- The tasks
- A) From the passage on the resource allocation game, pull out the stretch from "in particular, there" through "their expected payoff." word for word.
- B) In the passage on the resource allocation game, how do players distribute their resources in the unique Nash equilibrium?
- C) Carry on the passage on the resource allocation game from its final sentence.

The paper proceeds as follows. In Sect. 2, we provide the theoretical foundation of our study. Section 3 outlines the experimental design and Sect. 4 presents the results. Section 5 concludes.

2 Theory

Let there be \(n\ge 2\) players who are each endowed with one unit of resource and, being in competition for a prize of a common fixed value V, have to distribute these resources over m possible events \(E_{1},\ldots ,E_{m}\). We denote the distribution of player i by \(\sigma ^{i}=(\sigma ^{i}_{j})_{j=1,\ldots ,m}\) with \(\sigma ^{i}_{j}\ge 0\) for all \(j=1,\ldots ,m\) and \(\sum _{j=1}^{m}\sigma ^{i}_{j}=1\). The share of the prize that each player obtains is fully determined by the realized event and the amount of resources that all players have allocated to this event. If event \(E_{\ell }\) realizes, then each player i receives a share of the prize in proportion to the amount of resources allocated to this event: \(\frac{\sigma ^{i}_{\ell }}{\sum _{k=1}^{n}\sigma ^{k}_{\ell }}\).Footnote 2 So, in case the events \(E_{1},\ldots ,E_{m}\) realize with probabilities \(p_{1},\ldots ,p_{m}\) with \(p_{j}>0\) for all \(j=1,\ldots ,m\) and \(\sum _{j=1}^{m}p_{j}=1\), player i’s expected payoff is given by

$$\begin{aligned} \pi ^{i}(\sigma )=\sum _{j=1}^{m}\,p_{j}\,\frac{\sigma ^{i}_{j}}{\sigma ^{i}_{j}+\sum _{k\ne i}\sigma ^{k}_{j}}\,V; \end{aligned}$$

in particular, there is no benefit to players of not using some of their resources.

We assume the game properties, including the realization probabilities \((p_{j})_{j=1,\ldots ,m}\), to be common knowledge among the players and assume players to maximize their expected payoff.

Proposition 1

In the unique (symmetric) Nash equilibrium, all players distribute their resources in proportion to the realization probabilities (i.e. \(\sigma ^{i}_{j}=p_{j}\) for all \(j=1,\ldots ,m\) and for all \(i=1,\ldots ,n\)).

- Listed entries
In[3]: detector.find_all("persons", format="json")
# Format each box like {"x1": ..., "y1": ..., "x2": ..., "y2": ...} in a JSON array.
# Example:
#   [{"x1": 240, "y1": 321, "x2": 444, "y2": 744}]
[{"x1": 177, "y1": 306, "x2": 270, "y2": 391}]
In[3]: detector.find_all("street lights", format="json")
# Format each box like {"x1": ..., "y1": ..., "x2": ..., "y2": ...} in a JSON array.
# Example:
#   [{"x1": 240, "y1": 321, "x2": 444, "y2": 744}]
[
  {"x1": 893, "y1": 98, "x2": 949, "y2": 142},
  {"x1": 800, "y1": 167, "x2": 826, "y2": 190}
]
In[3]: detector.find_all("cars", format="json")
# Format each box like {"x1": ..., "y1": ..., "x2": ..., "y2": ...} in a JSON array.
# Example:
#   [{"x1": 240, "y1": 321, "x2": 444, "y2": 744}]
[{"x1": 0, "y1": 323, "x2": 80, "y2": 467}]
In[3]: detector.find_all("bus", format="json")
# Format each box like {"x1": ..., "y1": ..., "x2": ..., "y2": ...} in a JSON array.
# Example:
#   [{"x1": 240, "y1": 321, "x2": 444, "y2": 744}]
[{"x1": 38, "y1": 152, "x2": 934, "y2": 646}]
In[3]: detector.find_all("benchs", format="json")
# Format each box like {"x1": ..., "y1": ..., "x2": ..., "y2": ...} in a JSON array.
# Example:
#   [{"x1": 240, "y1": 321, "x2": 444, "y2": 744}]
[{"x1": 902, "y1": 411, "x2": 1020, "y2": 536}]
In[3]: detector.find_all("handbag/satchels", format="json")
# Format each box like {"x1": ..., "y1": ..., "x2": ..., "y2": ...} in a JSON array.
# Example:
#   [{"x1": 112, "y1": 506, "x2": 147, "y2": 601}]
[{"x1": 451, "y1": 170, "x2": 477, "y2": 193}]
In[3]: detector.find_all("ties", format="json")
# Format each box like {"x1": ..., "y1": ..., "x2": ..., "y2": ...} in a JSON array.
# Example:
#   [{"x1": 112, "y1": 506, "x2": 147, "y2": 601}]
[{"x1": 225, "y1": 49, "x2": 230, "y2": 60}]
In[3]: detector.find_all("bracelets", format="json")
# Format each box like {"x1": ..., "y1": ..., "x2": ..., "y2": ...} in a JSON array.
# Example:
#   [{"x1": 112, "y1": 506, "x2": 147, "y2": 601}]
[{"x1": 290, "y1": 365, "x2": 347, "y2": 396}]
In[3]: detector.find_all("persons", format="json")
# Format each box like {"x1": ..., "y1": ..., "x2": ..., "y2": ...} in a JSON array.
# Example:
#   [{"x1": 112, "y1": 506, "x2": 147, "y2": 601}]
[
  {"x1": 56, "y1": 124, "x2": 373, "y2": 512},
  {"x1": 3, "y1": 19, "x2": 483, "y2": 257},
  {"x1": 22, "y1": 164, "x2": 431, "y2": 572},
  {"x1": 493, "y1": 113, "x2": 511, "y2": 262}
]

- Answers to the exercises
- A)
in particular, there is no benefit to players of not using some of their resources.

We assume the game properties, including the realization probabilities \((p_{j})_{j=1,\ldots ,m}\), to be common knowledge among the players and assume players to maximize their expected payoff.

- B) They distribute their resources in proportion to the realization probabilities.

- C)
Proof

In a Nash equilibrium \({\overline{\sigma }}\), each player i’s resource distribution \({\overline{\sigma }}^{i}\) solves

$$\begin{aligned} \begin{array}{l} \max _{{( \sigma _{j}^{i} })_{j=1,\ldots ,m}}\sum _{j=1}^{m}\,p_{j}\,\frac{\sigma ^{i}_{j}}{\sigma ^{i}_{j}+\sum _{k\ne i}{\overline{\sigma }}^{k}_{j}} \\ \text {subject to} \quad { \sigma _{j}^{i} }\ge 0 (j=1,\ldots ,m) \quad \text {and}\quad \sum _{j=1}^{m}\sigma ^{i}_{j}=1. \end{array} \end{aligned}$$

First, we show that for all players i and all events j, we have \(\sigma ^i_j>0\), such that we can ignore the inequalities in the maximization problem; the equality constraint follows from the resources being of a use-it-or-lose-it type.

Let \(\sigma\) be an equilibrium. First, it is clear that \(\sum _k\sigma ^k_j>0\) for every event j since otherwise all players would benefit from unilaterally moving some of the mass on any other event to event j. Further, for every event j there are at least two players i with \(\sigma ^i_j>0\). If this would not be the case, the only player with mass on event j would benefit from moving some of this mass to any of the other events. From this it follows that \(\sigma ^i_j<\sum _k\sigma ^k_j\) for all players i and all events j. Next, we show that \(\sigma ^i_j>0\) for all players i and all events j.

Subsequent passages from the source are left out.